Work to be completed: Retype the data below without altering anything.

Working data:
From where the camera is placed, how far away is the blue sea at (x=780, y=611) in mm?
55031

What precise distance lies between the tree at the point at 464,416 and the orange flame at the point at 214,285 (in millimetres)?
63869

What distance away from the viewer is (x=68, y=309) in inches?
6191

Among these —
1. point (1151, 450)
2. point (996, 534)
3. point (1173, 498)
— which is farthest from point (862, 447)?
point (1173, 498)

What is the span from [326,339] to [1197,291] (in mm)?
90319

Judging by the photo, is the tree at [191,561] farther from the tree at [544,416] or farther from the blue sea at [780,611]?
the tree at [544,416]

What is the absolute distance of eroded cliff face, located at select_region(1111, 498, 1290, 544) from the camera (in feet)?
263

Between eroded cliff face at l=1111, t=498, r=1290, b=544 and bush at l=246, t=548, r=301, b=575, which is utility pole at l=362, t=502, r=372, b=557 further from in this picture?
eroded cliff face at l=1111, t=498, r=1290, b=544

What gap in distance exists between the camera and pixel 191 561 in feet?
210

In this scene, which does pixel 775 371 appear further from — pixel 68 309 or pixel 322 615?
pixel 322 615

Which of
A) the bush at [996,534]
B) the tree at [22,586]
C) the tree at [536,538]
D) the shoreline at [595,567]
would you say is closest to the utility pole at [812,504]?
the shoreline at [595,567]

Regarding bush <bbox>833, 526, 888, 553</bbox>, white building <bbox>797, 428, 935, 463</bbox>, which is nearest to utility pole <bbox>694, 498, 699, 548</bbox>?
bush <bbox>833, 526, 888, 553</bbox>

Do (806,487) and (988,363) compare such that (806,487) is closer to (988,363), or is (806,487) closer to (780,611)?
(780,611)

In response:
From where the camera is placed, how far away is the blue sea at (x=780, y=611) in mm?
55031

What precise distance lies between the tree at the point at 464,416 and the orange flame at the point at 214,285 (in millimetres)?
63869

What distance away from the viewer is (x=68, y=309) in inches?
6191

Among these —
1. point (1151, 450)
2. point (996, 534)
3. point (1173, 498)
— which is farthest from point (862, 447)?
point (1173, 498)

What is the span from [326,339] to [1197,291] (in mm)?
90319

Judging by the photo, is the tree at [191,561] farther from the tree at [544,416] or farther from the blue sea at [780,611]?
the tree at [544,416]

What is the absolute distance of eroded cliff face, located at select_region(1111, 498, 1290, 544) from the camera (in feet)?
263

Between eroded cliff face at l=1111, t=498, r=1290, b=544 and bush at l=246, t=548, r=301, b=575, which is utility pole at l=362, t=502, r=372, b=557 further from in this picture?
eroded cliff face at l=1111, t=498, r=1290, b=544

What gap in distance exists between the camera and pixel 191 561 in feet?
210

In this scene, which does pixel 775 371 appear further from — pixel 68 309 or pixel 322 615?
pixel 322 615

Which of
A) the bush at [996,534]
B) the tree at [22,586]
C) the tree at [536,538]
D) the shoreline at [595,567]
would you say is closest to the utility pole at [812,504]?
the shoreline at [595,567]

Regarding bush <bbox>833, 526, 888, 553</bbox>, white building <bbox>797, 428, 935, 463</bbox>, which is nearest to utility pole <bbox>694, 498, 699, 548</bbox>?
bush <bbox>833, 526, 888, 553</bbox>

Do (806,487) and (988,363) compare such that (806,487) is closer to (988,363), or is (806,487) closer to (780,611)?
(780,611)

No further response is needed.